The Trouble With Africa

Whenever I stumble across one of these "Africa is so terrible!" stories (and really there is no other kind) there's always a graff that suggests that the requisite African country had once bee a place of progress, until the latest disaster struck. The graff always leaves me thinking, "Uhm, why are you only telling me about the progress now that it's over?" Witness Jeffrey Gettleman's piece in today's times:

The well-established middle class here is thought to be one of the most important factors that separate Kenya from other African countries that have been consumed by ethnic conflict. Millions of Kenyans identify as much with what they do or where they went to college as who their ancestors are. They have overcome ethnic differences, dating between groups and sometimes intermarrying, living in mixed neighborhoods, and sending their children to the best schools they can afford, regardless of who else goes there.

The fighting that rages in the countryside, where men with mud-smeared faces and makeshift weapons are hunting down people of other ethnicities, seems as foreign to many of these white-collar Kenyans as it might to people living thousands of miles away.

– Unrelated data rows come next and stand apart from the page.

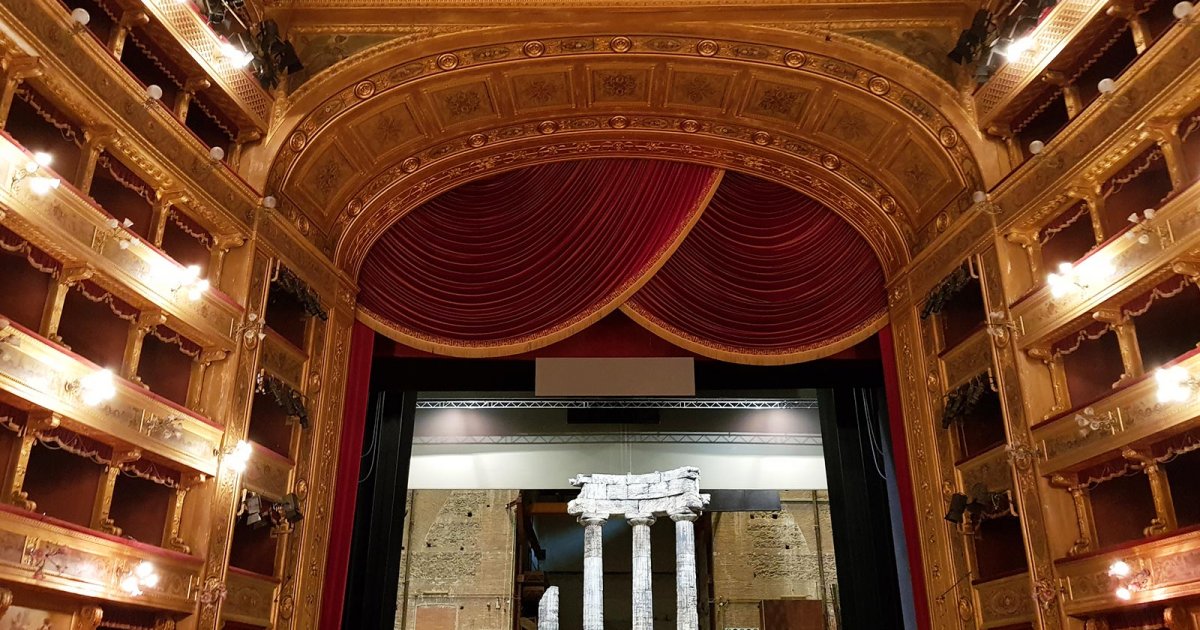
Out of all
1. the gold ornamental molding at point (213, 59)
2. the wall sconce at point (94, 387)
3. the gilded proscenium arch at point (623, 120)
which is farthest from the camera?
the gilded proscenium arch at point (623, 120)

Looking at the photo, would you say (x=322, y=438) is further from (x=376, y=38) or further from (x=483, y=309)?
(x=376, y=38)

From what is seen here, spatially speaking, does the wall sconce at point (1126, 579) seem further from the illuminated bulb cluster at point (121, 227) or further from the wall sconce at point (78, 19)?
the wall sconce at point (78, 19)

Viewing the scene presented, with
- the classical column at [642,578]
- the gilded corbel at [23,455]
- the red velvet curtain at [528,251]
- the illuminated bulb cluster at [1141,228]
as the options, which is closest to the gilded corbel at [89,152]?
the gilded corbel at [23,455]

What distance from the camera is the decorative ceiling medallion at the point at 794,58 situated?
7793 millimetres

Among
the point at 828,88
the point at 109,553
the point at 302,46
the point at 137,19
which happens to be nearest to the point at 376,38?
the point at 302,46

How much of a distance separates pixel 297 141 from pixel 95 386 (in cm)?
317

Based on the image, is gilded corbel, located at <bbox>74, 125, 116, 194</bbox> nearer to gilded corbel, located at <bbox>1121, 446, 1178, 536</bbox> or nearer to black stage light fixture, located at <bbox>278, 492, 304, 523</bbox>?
black stage light fixture, located at <bbox>278, 492, 304, 523</bbox>

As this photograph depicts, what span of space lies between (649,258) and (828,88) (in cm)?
233

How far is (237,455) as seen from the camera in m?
6.25

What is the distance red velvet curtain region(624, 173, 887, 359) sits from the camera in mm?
8430

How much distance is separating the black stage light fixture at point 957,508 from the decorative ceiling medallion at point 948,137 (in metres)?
3.04

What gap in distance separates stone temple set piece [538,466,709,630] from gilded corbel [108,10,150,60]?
34.9ft

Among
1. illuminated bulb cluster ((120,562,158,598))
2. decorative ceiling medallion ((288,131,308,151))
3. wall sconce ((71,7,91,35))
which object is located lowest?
illuminated bulb cluster ((120,562,158,598))

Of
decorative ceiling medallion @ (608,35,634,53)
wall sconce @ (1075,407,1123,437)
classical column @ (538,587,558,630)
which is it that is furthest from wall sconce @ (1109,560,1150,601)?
classical column @ (538,587,558,630)
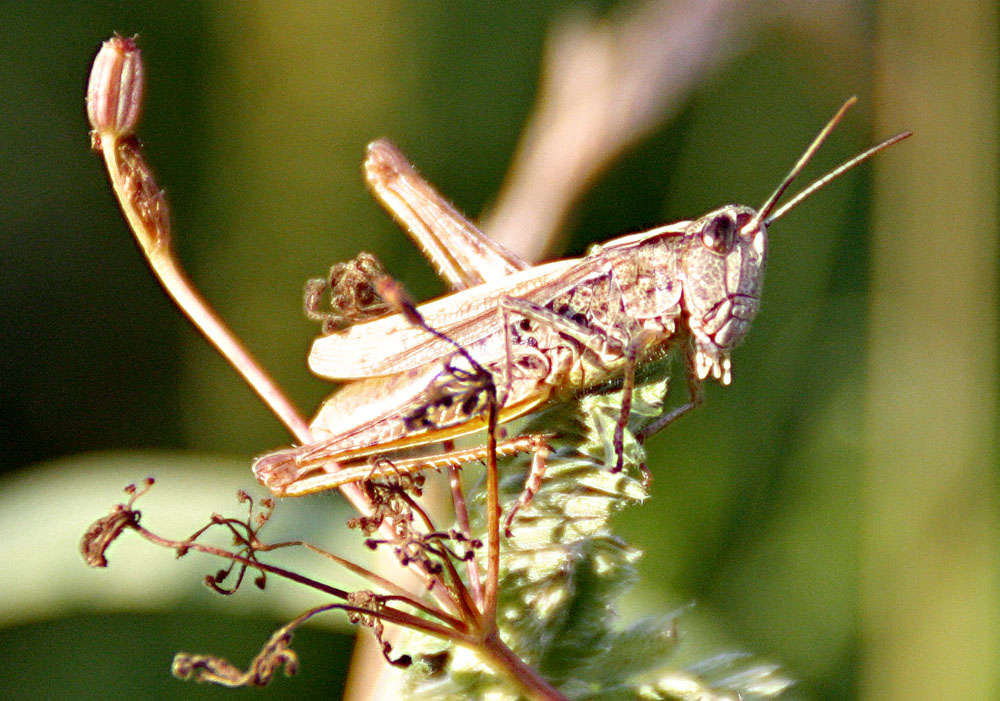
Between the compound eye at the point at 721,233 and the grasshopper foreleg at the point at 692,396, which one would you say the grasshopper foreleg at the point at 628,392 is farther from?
the compound eye at the point at 721,233

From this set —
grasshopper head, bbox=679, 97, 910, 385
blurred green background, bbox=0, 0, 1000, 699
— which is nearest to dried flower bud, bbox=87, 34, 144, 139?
blurred green background, bbox=0, 0, 1000, 699

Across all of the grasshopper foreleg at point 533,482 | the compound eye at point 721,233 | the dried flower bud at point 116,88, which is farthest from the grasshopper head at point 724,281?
the dried flower bud at point 116,88

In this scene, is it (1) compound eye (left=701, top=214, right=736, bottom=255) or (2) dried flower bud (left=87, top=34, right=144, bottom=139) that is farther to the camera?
(1) compound eye (left=701, top=214, right=736, bottom=255)

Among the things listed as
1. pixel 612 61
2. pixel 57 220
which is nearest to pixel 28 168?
pixel 57 220

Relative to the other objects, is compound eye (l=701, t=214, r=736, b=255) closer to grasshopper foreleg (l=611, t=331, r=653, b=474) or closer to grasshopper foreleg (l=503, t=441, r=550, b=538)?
grasshopper foreleg (l=611, t=331, r=653, b=474)

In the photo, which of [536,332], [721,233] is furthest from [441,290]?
[721,233]

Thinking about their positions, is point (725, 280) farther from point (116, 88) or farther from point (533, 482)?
point (116, 88)

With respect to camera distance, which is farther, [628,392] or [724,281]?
[724,281]

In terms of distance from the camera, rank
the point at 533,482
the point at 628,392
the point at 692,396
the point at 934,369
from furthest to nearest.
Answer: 1. the point at 934,369
2. the point at 692,396
3. the point at 628,392
4. the point at 533,482
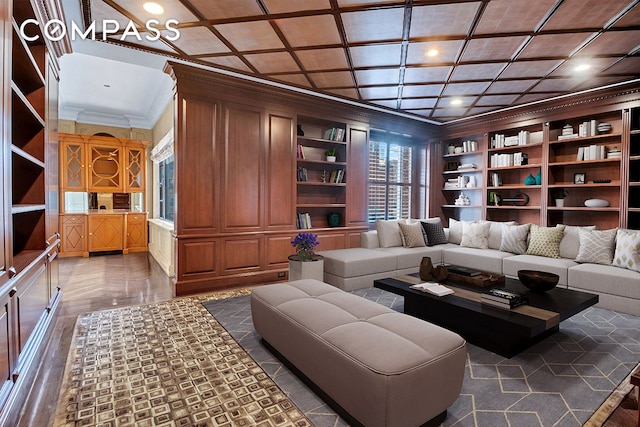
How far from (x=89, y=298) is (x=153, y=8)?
332 cm

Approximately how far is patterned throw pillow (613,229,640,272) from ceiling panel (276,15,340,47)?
3922 millimetres

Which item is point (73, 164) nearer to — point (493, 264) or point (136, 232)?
point (136, 232)

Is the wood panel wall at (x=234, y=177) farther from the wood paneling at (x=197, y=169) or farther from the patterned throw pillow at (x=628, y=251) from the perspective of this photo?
the patterned throw pillow at (x=628, y=251)

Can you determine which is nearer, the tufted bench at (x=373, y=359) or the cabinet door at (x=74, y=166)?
the tufted bench at (x=373, y=359)

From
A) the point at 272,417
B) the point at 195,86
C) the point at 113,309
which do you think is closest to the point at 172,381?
the point at 272,417

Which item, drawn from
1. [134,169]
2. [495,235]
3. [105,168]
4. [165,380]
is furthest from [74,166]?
[495,235]

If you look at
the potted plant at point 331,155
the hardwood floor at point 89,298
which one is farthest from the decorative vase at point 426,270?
the potted plant at point 331,155

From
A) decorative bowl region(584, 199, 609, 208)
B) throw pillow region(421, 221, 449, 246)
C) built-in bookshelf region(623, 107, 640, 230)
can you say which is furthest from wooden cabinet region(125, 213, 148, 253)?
Answer: built-in bookshelf region(623, 107, 640, 230)

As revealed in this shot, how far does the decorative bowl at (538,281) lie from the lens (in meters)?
2.74

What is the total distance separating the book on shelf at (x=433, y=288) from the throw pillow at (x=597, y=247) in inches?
92.8

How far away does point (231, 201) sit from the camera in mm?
4383

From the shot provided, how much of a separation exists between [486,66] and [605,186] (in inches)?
112

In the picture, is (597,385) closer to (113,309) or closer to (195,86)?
(113,309)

Gettleman is a stud, no doubt. His Iraq coverage (see here, here and here) was colorful, and had a way of going beyond insurgent XX kills civilian YY. Indeed, even in his Kenya piece, he manages to render his subjects as, well, actual humans as opposed to just nameless victims of some amorphous tragedy. The trouble, though, is that the news media cares about Africa mainly as the subject of a disaster narrative. But if you never cover the progress, you never have a sense of something lost. I have to say, I've read very little of the Kenya coverage--and I should read more. But you get so dumbed-down by the sense Africa is, was, and will always be hell. You can't feel any sense of the arc. It's interesting that I basically have the same complaint about black people here--we're only interesting as a problem.